Operating System - OpenVMS
1748205 Members
4641 Online
108759 Solutions
New Discussion

Re: A COM process on OpenVMS guests

 

Re: A COM process on OpenVMS guests

Yes. Hoff,

 

The cases have already been reported to HP for some time, investigated by HP-UX and the Lab according to HP. Now the OpenVMS teams are involved as well.

 

We have installed a third UNOF patch for the HPVM after these crashes.
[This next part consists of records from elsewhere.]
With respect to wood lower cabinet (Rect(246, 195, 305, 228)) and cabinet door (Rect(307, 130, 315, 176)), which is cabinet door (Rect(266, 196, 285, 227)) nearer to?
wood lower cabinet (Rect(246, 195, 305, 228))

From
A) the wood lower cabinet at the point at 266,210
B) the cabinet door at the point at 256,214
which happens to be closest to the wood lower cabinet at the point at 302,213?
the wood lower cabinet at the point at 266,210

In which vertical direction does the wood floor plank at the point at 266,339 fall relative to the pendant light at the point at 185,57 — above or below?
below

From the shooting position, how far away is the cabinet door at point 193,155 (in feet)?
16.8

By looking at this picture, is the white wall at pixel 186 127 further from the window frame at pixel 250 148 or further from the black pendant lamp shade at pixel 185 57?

I feeled a bit embarrassed when opened this post,  because I think there could also be UNOF support in the communities, at least the valuable inputs. "Two heads are better than one."

 

Volker,

 

The host blade has only one cpu of 4 cores. I found the guest runs and crashes on a random core on which it starts.

 

#top
System: ITSEELM-                                      Fri Mar 23 05:07:07 2012
Load averages: 0.50, 0.45, 0.36
203 processes: 127 sleeping, 76 running
Cpu states:
CPU   LOAD   USER   NICE    SYS   IDLE  BLOCK  SWAIT   INTR   SSYS
 0    0.64   0.0%   0.0%  59.8%  40.2%   0.0%   0.0%   0.0%   0.0%
 1    0.21   0.0%   0.0%   3.2%  96.8%   0.0%   0.0%   0.0%   0.0%
 2    0.52   0.0%   0.0%  16.2%  83.8%   0.0%   0.0%   0.0%   0.0%
 3    0.64   0.2%   0.0%  85.6%  14.2%   0.0%   0.0%   0.0%   0.0%
---   ----  -----  -----  -----  -----  -----  -----  -----  -----
avg   0.50   0.0%   0.0%  41.2%  58.8%   0.0%   0.0%   0.0%   0.0%

System Page Size: 4Kbytes
Memory: 32473240K (32211056K) real, 34537852K (33776996K) virtual, 55907024K fre
e  Page# 1/23

CPU TTY  PID USERNAME PRI NI   SIZE    RES STATE    TIME %WCPU  %CPU COMMAND
 3   ?  3949 root     152 20  3253M  3151M run    105:52 82.10 81.95 hpvmapp   <-guest process
 3   ?  3829 root     152 20  3253M  3151M run     96:28 20.33 20.30 hpvmapp
 2   ?  3863 root     152 20  3253M  3151M run     85:52  8.32  8.31 hpvmapp
 2   ?  4039 root     152 20  3253M  3151M run    150:12  7.63  7.61 hpvmapp
 1   ?  3893 root     152 20  3253M  3151M run    121:31  7.03  7.02 hpvmapp
 0   ?  3930 root     152 20  3253M  3151M run     67:21  4.04  4.03 hpvmapp


#machinfo

CPU info:
  1 Intel(R)  Itanium(R)  Processor 9340 (1.6 GHz, 20 MB)
          4.79 GT/s QPI, CPU version E0
          4 logical processors (4 per socket)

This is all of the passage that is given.